这样的女人,深更半夜找他?
“玉翠啊,”王九金搓搓手,挤出憨笑,“我刚吃了酒,头晕乎乎的……要不改天?”
玉翠一听,眼圈“唰”地红了。
眼泪珠子跟断了线的珍珠似的,扑簌簌往下掉。她也不擦,就那么站着哭,肩膀一耸一耸的,看着可怜极了。
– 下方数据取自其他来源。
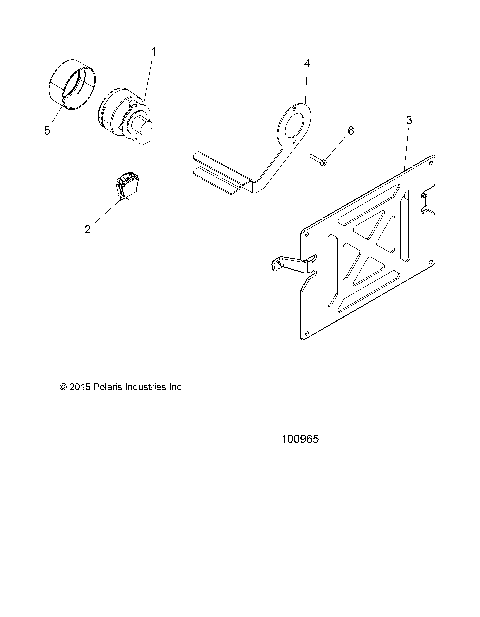 1
4
5
6
3
2
© 2015 Polaris Industries Inc
100965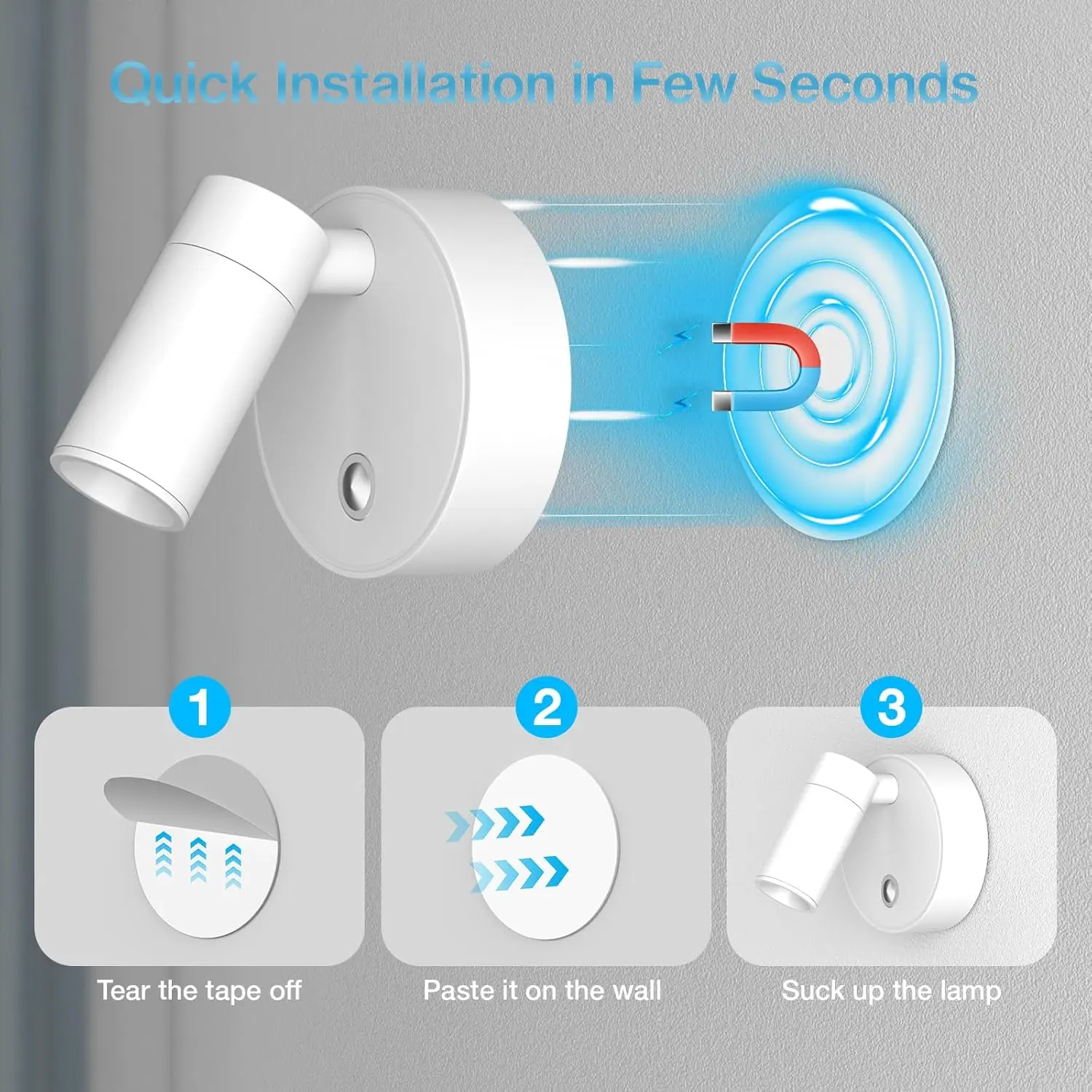 Quick Installation in Few Seconds

1

Tear the tape off

2

Paste it on the wall

3

Suck up the lamp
“哎哟,别哭别哭……”王九金慌了,“你这……总得说清楚,啥事吧?”
玉翠抽抽噎噎的,好半天才憋出一句:“人……人命关天的大事……”
人命关天??
王九金酒醒了大半。
他盯着玉翠那张哭花的小脸,又看看四周,夜深人静,回廊里空荡荡的,只有远处传来打更的梆子声。
“你家太太……出事了?”他压低声音。
玉翠拼命点头,眼泪又涌出来:“王副官……求您了……就……就去一趟吧……”
王九金沉吟片刻!
他本不想去,府里这些姨太太,一个个都不是省油的灯,那四位都够麻烦了!
可“人命关天”四个字,像根钩子,勾得他心里直痒痒。
罢了。去看看也无妨。
“带路。”他摆摆手。
玉翠如蒙大赦,赶紧抹了把脸,转身就走。
王九金跟在她身后,两人一前一后,沿着回廊往府里最偏的地方去。
越走越荒僻。
穿过花园,绕过荷花池,过了月洞门,眼前竟是片半荒废的园子。
杂草长得有半人高,石子路都让草埋了,只隐约看得出个轮廓。
园子深处,孤零零立着个小院,院墙斑驳,门上挂着块木匾,字迹模糊,勉强能认出是“草庵”二字。
这地方,王九金来府里这些年,从没踏足过。平日里下人提起,都说“三太太那冷宫”,谁没事往这儿跑?
玉翠走到院门前,轻轻叩了叩。里头传来个清冷的声音:“进来。”
门“吱呀”开了,王九金迈步进去,一股陈腐的霉味竟扑面而来。